— Given exercise —
Pull out every line of the entries below that contains the string "medallion", matching case exactly.

— Stored data —
——

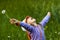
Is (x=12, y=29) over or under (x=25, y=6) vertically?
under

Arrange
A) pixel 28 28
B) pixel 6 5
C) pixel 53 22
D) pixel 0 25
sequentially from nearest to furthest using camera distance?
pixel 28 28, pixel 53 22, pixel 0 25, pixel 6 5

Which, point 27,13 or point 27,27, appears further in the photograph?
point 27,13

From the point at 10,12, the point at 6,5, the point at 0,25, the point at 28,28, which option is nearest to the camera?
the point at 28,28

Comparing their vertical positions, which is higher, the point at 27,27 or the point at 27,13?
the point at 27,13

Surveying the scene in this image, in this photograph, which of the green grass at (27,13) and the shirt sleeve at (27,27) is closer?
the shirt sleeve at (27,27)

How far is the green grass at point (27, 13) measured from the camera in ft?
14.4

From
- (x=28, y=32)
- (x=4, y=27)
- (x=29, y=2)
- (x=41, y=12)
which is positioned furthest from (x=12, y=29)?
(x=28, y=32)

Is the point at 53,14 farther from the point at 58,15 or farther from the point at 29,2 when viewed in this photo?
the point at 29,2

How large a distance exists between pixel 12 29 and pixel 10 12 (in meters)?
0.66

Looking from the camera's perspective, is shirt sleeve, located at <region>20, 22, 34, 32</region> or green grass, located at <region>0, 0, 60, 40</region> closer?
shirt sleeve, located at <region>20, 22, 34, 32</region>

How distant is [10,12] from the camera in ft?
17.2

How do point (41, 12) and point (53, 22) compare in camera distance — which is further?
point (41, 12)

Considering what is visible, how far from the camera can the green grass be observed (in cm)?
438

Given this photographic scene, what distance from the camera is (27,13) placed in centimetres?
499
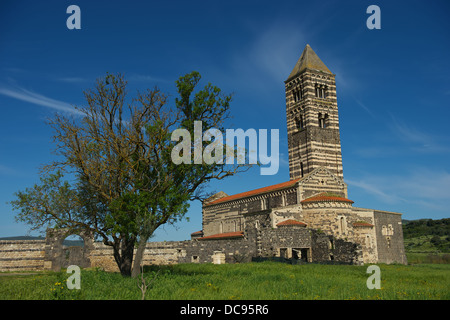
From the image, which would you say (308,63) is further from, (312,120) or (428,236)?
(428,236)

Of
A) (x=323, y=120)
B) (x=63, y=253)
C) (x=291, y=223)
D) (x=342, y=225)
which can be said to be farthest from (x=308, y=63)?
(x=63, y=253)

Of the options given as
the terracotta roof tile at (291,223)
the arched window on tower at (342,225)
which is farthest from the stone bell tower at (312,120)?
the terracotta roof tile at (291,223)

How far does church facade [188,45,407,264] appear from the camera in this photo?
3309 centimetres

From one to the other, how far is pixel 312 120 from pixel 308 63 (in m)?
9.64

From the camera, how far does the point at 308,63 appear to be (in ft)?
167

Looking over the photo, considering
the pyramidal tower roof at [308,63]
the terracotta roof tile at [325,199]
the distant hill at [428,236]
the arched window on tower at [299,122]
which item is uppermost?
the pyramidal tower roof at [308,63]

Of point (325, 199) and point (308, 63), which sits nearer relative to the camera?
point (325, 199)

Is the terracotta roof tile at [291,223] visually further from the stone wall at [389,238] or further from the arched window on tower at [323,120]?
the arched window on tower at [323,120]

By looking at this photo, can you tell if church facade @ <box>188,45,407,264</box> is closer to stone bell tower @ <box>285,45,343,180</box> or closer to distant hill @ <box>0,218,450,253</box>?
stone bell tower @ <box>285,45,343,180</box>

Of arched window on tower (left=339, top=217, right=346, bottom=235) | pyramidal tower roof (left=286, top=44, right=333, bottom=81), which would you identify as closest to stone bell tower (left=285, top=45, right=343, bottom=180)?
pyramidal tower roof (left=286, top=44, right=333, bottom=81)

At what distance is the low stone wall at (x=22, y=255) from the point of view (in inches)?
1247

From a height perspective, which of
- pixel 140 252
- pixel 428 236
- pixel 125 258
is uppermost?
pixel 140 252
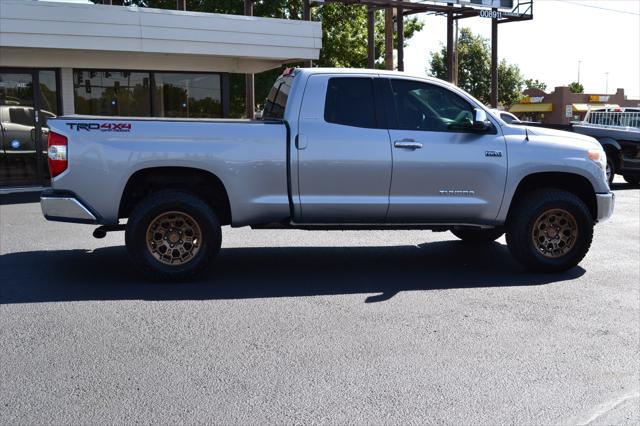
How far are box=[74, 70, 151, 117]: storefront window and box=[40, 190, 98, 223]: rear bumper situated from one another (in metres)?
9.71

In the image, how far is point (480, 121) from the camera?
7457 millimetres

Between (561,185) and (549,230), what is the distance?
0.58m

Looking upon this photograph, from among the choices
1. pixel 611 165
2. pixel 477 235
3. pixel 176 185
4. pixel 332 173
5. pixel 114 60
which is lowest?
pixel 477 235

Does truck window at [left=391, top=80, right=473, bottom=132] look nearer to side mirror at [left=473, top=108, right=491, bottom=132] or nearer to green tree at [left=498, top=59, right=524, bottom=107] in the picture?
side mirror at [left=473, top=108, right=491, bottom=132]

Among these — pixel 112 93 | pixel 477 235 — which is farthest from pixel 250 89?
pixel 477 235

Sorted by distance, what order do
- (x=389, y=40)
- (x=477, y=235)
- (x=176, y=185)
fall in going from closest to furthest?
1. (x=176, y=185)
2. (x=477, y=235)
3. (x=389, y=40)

——

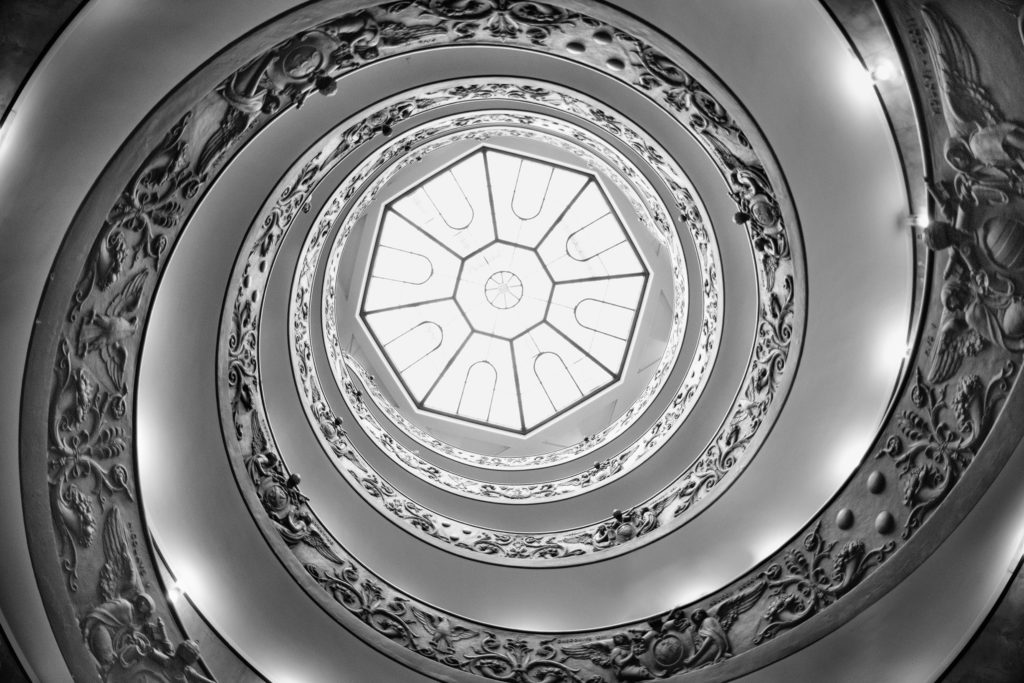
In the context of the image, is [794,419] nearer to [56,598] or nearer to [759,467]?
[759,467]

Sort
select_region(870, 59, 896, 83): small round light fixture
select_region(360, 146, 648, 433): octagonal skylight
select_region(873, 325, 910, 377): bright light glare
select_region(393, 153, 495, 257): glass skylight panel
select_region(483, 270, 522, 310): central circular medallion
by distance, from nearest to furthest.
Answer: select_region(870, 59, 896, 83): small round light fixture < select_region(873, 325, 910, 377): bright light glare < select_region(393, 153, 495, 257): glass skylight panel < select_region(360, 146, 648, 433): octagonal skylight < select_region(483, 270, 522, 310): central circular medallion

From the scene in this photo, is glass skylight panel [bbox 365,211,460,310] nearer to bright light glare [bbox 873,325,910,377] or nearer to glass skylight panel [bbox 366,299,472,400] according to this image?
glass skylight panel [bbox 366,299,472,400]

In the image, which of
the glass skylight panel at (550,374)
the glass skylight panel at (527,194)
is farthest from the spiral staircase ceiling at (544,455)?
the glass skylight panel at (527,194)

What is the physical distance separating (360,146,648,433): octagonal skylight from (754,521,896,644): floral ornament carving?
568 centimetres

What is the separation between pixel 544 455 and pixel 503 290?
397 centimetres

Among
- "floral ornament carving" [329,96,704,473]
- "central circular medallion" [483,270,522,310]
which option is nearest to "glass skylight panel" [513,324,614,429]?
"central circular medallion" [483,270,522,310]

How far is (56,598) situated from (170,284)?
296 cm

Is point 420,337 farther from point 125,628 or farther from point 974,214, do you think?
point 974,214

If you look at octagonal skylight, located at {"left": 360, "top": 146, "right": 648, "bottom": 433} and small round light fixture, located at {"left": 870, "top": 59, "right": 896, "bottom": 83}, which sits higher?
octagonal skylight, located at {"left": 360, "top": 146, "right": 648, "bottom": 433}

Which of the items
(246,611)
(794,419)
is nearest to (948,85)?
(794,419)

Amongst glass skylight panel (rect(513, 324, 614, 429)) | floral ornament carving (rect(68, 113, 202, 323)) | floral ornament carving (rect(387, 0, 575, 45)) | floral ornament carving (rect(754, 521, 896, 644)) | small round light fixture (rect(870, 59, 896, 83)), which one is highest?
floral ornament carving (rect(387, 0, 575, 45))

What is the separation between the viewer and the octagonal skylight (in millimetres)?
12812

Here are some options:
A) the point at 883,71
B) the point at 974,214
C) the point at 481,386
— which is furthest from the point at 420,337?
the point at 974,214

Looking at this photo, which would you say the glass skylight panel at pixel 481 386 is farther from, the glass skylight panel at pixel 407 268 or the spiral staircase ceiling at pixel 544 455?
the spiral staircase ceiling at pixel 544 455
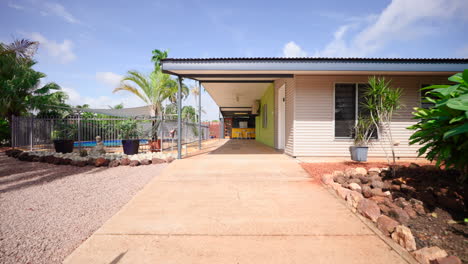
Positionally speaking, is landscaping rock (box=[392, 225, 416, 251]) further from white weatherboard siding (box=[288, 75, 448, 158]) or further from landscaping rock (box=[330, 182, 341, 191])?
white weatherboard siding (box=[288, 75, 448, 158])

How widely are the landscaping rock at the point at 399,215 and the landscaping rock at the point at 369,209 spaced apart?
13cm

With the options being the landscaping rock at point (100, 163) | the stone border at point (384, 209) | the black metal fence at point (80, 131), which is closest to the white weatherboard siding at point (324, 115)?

——

— Problem solution —
select_region(483, 270, 522, 310): central circular medallion
Answer: select_region(870, 59, 896, 83): small round light fixture < select_region(873, 325, 910, 377): bright light glare < select_region(393, 153, 495, 257): glass skylight panel < select_region(360, 146, 648, 433): octagonal skylight < select_region(483, 270, 522, 310): central circular medallion
- "central circular medallion" [483,270,522,310]
"central circular medallion" [483,270,522,310]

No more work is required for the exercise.